-Où es-tu ?
Je t’avais cherché ; défoncé la porte de ton appartement du Jardin Radieux ; retourné la ville à ta recherche. Je t’avais appelé cent fois, sans jamais laisser de message. Sans doute aurais-je pu te laisser un mot, pour te rassurer, mais je me refusais à avoir cette conversation par écrit, sans être jamais sûre de recevoir une réponse. Non, je te voulais devant moi, pour te dire que je savais, et que, oui, tu l’avais peut-être cru, mais ça ne changeait rien. Enfin si, mais pas pour cette chose qui consumait mon être, à petit feu, jour après jour. Car si tu l’ignorais encore, j’étais prête à traverser cent fois l’enfer pour toi.
Prête à brûler pour entendre la douceur de ta voix en dépit de la violence de tes derniers mots, chaque son une caresse, ton intonation si particulière. Tout cela me rappelait à quel point j’aimais t’entendre vivre chaque jour. Toi, ta voix, t’entendre parler de choses futiles ; toi, ta voix, t’écouter respirer au petit matin alors que tu étais encore assoupi.
Mes pas m’avaient menée vers nos derniers jours heureux. En désespoir de cause, j’avais prié de toutes mes forces tous les dieux en lesquels on pouvait croire dans cet univers pour que tu aies décidé de t’y rendre, et à défaut pouvoir revivre quelques instants douloureux dans des souvenirs presque lointains.
L’écume léchait la peau de mes jambes dans une caresse perpétuelle. Il faisait pratiquement nuit, cela rendrait bientôt l’horizon mêlé au ciel. Je me retournai vers la ville pour observer. De nuit les ravages étaient moins visibles, si ce n’est que la plupart des lumières étaient éteintes dans les restaurants, les hôtels, les boutiques. Etrange pour cette ville faite pour la vie de nuit, les soirées arrosées sur la plage.
J’abandonnai négligemment mes bottes au bord de l’eau et trainant presque mon épée à bout de doigts, je rejoignis la promenade. Je marchais dessus, faisant frotter de temps à autre ma lame sur les pavés, provoquant des bruits stridents et désagréables qui ne parvenaient pas à me réveiller.
Je voulais rejoindre la piscine, l’hôtel, la boutique dans laquelle nous avions trouvé nos maillots, le restaurant dans lequel nous avions trouvé le carnet.
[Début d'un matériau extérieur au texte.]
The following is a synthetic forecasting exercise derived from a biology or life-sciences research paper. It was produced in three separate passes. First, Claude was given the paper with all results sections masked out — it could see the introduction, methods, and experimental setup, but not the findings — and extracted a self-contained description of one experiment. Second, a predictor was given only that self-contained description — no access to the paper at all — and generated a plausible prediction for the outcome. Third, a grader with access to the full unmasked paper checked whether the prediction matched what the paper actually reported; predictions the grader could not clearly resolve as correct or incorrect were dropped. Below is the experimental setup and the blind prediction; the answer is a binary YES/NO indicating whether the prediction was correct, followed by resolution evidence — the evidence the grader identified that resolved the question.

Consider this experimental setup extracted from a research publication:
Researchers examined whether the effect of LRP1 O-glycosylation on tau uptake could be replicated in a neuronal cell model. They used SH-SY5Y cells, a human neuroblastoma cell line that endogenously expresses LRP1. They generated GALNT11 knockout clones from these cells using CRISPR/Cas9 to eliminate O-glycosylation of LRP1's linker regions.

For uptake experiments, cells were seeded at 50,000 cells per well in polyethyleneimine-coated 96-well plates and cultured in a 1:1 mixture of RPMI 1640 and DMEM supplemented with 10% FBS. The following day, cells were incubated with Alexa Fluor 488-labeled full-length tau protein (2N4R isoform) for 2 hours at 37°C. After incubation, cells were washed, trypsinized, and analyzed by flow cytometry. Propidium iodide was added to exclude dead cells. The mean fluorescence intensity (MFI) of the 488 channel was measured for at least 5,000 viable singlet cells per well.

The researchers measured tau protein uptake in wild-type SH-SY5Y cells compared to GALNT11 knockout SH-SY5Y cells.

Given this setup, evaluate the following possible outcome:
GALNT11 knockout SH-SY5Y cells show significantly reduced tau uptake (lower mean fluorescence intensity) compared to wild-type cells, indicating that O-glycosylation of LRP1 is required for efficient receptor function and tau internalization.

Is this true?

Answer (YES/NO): YES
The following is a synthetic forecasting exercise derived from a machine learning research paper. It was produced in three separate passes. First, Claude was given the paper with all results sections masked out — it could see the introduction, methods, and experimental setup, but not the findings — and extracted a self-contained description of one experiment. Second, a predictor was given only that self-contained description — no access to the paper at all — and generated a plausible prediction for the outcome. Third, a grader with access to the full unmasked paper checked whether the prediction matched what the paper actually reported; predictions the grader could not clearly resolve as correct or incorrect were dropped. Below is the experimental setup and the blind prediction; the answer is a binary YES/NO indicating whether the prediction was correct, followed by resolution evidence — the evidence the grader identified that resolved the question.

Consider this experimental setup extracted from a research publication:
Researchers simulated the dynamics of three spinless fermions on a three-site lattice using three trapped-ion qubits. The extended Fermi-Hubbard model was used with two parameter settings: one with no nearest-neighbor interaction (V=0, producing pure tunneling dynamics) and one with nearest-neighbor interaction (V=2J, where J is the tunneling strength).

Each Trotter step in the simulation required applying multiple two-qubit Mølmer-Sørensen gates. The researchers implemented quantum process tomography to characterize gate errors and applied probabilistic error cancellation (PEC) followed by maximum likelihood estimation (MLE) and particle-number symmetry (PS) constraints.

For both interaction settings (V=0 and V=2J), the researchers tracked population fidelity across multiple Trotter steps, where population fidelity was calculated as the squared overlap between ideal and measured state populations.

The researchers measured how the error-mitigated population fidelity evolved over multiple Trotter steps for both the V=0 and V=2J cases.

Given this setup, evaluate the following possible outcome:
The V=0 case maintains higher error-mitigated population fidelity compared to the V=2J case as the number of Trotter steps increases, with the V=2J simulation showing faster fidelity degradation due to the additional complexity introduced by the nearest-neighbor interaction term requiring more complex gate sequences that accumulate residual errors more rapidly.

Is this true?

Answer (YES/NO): NO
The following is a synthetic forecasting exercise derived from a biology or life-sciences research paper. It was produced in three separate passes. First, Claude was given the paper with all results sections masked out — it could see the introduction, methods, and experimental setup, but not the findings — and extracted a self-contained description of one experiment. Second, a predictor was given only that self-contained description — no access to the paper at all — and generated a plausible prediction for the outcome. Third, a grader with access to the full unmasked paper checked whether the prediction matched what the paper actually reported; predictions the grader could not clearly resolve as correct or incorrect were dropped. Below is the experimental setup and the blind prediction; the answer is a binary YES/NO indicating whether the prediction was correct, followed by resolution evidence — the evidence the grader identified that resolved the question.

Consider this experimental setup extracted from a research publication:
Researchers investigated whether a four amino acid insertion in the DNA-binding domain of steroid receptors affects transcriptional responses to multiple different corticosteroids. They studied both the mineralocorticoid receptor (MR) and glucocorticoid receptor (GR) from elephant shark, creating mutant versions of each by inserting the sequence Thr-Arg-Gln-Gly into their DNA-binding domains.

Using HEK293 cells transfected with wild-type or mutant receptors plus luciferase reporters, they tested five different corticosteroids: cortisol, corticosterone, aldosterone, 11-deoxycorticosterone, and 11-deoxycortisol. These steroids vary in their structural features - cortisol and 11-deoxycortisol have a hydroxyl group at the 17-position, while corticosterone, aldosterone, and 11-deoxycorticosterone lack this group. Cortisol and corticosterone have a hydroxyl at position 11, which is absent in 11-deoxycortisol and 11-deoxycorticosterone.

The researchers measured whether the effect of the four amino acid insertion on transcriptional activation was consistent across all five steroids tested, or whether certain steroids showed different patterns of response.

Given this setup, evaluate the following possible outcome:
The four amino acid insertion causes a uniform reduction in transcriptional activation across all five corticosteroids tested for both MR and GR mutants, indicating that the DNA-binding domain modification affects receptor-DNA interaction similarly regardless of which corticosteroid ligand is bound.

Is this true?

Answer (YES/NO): NO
Tout refaire comme pour tout réparer.
Je ne le remarquai pas à cet instant mais un bruit montait au loin, des crissements, puis des vibrations de moteur. J’y faisais dos et continuais de progresser, pratiquement invisible dans la nuit, cachée dans mes habits et mes cheveux noirs. Seuls mes pieds nus auraient pu me trahir, ainsi que le reflet de ma lame.
Le bruit ne cessait de croître mais toujours je refusais d’écouter. Un dernier crissement, un virage pris serré, un dérapage, suivi d’un deuxième parce que deux moteurs et deux voitures.
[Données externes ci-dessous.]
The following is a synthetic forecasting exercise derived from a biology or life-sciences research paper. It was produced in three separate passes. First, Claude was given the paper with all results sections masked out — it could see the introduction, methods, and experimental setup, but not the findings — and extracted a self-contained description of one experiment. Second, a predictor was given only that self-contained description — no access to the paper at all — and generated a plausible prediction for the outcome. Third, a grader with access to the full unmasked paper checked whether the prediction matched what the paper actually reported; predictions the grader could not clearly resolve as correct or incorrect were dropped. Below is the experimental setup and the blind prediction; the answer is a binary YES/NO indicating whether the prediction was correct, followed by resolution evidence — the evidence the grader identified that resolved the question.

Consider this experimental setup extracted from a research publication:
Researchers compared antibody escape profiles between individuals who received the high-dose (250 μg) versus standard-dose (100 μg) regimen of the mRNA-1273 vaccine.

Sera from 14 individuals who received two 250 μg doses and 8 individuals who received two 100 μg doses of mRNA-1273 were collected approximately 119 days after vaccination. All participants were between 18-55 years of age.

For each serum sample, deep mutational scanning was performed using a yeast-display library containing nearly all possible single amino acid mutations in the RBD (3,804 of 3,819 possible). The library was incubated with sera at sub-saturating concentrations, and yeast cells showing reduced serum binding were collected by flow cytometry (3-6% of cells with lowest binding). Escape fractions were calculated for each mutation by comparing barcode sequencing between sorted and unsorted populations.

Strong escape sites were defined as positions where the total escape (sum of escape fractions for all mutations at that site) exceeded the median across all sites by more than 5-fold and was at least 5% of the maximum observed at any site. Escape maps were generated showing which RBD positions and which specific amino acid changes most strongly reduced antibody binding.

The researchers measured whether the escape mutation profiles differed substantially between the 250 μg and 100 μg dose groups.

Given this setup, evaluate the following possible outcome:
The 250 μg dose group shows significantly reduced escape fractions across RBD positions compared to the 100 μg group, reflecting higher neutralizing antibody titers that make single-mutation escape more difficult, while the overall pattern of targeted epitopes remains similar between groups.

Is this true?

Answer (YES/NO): NO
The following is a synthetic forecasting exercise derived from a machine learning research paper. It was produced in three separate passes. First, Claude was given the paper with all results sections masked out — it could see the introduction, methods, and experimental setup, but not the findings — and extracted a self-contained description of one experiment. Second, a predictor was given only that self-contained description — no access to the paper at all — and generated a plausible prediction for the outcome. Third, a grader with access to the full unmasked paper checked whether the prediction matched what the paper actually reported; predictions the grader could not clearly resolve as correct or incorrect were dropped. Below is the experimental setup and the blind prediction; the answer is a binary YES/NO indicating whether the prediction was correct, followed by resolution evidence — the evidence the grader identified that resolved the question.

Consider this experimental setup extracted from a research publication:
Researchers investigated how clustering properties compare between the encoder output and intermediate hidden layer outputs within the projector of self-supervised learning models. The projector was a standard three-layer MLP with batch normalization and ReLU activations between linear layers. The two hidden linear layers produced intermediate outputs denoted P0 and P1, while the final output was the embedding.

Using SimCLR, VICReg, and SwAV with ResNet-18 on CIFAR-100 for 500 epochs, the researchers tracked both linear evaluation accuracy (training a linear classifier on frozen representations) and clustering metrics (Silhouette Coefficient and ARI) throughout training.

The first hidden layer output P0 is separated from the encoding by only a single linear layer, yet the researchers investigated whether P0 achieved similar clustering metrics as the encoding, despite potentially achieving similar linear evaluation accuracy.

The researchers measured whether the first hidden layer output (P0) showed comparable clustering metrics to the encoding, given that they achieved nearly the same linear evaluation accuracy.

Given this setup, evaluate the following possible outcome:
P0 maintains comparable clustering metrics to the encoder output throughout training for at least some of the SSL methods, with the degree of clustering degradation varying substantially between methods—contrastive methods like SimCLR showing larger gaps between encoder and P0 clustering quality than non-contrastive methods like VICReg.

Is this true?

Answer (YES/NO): NO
La lumière commençait à éblouir la scène devant moi, j’aurais dû comprendre qu’ils fonçaient dans ma direction et m’écarter, mais non. J’avançais, l’âme indolente.
Au dernier moment, le choc du pied sur le frein, la gomme des pneus qui fond, le cri du moteur. Je finis enfin par me retourner et fis face à un capot, puis un pare-brise derrière lesquels se trouvaient des gens. Je les regardais avec indifférence même si je ne pouvais pas les reconnaître : j’étais totalement illuminée par les phares des deux voitures alignées l’une derrière l’autre.
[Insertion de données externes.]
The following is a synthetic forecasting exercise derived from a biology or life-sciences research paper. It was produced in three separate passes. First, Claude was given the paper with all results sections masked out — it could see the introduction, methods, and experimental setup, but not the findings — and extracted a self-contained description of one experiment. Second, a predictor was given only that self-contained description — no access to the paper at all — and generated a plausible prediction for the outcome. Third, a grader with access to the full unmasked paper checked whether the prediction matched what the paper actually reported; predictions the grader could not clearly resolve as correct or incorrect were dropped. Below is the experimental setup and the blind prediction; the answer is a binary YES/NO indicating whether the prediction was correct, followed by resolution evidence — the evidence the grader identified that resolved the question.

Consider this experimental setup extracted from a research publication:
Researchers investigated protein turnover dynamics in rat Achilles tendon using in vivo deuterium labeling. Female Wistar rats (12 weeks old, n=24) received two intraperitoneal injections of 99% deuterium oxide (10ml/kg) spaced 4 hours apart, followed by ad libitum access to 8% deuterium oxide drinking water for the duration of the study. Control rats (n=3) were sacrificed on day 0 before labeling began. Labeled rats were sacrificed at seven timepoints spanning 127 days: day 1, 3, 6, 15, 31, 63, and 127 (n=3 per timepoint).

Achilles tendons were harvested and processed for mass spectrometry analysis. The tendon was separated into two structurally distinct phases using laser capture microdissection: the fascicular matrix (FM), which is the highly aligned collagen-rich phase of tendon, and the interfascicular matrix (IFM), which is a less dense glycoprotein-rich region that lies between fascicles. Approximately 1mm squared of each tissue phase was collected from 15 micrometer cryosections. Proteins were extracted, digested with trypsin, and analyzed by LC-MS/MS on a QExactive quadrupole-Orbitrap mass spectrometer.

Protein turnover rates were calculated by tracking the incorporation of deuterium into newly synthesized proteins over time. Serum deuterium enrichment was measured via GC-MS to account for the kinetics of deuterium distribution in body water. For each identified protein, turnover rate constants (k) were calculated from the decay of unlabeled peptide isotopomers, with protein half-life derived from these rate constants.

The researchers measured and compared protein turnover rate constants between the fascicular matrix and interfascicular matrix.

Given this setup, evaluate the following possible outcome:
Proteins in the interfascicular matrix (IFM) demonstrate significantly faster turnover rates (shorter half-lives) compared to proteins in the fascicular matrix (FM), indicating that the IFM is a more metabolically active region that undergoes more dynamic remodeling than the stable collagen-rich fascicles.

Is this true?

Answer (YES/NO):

J’entendis une portière de la première voiture s’ouvrir, puis le mécanisme d’une fenêtre de la deuxième se baisser.
-Rude, qu’est-ce qui se passe ?
C’était la voix d’une femme. L’homme qui se tenait devant moi avait le crâne chauve et des lunettes de soleil, en pleine nuit. Sa tenue était sobre et bien taillée, mais il ressemblait plus à un homme de main qu’à un self-made man. Il devait travailler pour quelqu’un d’important. Et ce convoi de deux voitures semblait le confirmer. Je fis un pas en arrière commençant à comprendre à qui j’avais affaire.